I've been tracking calories and working out hard for quite awhile now, lost some initial weight (which I'm proud of!), but now I'm noticing the scale weighing in on the high side of what I'm comfortable with...not much, just a few pounds. I just have this HUGE fear of tipping over *a certain number of lbs.* again. I was so depressed this winter when I was overweight...it is just not fun. So when the scale starts to lean upwards and not downwards over a considerable time period (about a month) and have to re-evaluate what I'm doing.
And so, I re-evaluate. What am I doing to make weight loss difficult? I exercise and run, I eat very healthy, and I track everything - well almost everything - I eat.

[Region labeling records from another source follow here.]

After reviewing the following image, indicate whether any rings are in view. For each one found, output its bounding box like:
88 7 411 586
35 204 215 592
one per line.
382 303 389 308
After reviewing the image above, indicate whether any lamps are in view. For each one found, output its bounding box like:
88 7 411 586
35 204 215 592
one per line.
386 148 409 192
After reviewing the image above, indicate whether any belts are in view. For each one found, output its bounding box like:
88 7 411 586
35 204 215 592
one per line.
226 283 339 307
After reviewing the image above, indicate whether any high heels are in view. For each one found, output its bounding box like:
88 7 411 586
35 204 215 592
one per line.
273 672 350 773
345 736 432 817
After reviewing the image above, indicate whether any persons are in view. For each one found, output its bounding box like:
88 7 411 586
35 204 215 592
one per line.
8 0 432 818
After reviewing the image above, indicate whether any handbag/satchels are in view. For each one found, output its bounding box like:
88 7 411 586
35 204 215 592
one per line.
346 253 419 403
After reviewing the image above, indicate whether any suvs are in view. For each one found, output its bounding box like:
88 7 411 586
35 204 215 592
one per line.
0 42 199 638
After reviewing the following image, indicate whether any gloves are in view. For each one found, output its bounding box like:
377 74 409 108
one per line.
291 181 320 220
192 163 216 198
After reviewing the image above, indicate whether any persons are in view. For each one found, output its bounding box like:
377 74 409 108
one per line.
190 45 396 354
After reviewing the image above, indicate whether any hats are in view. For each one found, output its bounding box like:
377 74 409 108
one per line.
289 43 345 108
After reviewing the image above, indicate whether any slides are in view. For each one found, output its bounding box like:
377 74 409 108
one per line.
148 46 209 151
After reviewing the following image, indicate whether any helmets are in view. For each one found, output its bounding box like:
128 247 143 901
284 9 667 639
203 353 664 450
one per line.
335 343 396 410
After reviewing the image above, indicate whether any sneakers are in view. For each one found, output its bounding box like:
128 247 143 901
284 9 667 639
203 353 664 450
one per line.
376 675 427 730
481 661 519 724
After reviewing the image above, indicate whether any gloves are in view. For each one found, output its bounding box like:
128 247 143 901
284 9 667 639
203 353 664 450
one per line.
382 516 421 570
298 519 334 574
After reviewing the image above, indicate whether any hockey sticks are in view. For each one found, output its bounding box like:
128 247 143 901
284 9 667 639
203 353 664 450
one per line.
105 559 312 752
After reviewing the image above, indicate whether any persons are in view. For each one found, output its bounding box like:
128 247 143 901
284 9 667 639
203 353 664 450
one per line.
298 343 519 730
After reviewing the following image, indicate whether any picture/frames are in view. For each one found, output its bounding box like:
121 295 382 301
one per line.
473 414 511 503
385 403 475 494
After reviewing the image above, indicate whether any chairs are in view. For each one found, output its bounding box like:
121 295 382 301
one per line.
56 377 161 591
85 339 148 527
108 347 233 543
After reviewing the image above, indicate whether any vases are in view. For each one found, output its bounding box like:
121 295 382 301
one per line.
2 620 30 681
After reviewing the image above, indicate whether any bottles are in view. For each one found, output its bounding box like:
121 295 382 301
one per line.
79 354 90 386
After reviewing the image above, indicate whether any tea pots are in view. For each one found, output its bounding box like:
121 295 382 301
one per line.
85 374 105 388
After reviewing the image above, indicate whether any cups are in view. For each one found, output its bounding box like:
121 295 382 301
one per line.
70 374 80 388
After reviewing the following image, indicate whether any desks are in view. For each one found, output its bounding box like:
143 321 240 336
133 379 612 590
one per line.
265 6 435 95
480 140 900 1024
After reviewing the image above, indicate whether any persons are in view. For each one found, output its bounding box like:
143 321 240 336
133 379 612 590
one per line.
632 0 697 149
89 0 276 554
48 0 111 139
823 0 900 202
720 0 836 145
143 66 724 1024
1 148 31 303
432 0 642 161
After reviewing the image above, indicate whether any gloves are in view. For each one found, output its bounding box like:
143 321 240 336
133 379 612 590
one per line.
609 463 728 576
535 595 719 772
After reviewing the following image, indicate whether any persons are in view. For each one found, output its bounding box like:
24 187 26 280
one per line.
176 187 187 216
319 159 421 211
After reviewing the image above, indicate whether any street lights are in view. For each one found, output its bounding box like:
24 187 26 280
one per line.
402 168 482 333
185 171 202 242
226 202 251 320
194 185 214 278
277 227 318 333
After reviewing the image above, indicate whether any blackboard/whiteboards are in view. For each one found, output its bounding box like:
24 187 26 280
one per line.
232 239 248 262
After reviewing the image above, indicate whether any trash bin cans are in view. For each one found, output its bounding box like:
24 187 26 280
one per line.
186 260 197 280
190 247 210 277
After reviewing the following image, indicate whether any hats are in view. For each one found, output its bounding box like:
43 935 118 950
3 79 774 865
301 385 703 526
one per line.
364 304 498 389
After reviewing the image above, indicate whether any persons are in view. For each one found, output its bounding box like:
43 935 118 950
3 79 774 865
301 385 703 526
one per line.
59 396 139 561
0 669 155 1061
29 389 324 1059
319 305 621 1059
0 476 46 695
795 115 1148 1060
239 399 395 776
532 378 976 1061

I took some measurments this morning and compared them to that of Decembers. Almost all have gone down except - except my waist line :( I can't help but be discouraged. It is the last thing to go...but it is SO hard to lose and I just don't know what it will take. Honestly, it is a huge frustration. I know it is bad to focus on just one thing...that I do have other assets...I guess my frustration is in question form, "What will it take?!"
Maybe I just need to stop being so paranoid about gaining a few pounds and losing weight. Being a very analytical person, it is so difficult. In my mind, I'm always searching for anwers and reasons WHY things happen, why people act the way they do, why, why, and why. Privately, I can be a little neurotic. But hey, I have an excuse. I'm a psych major aren't I??
Anyway, I think I might try and bring myself up with some good ol' reading and dreaming of new clothes. Haha.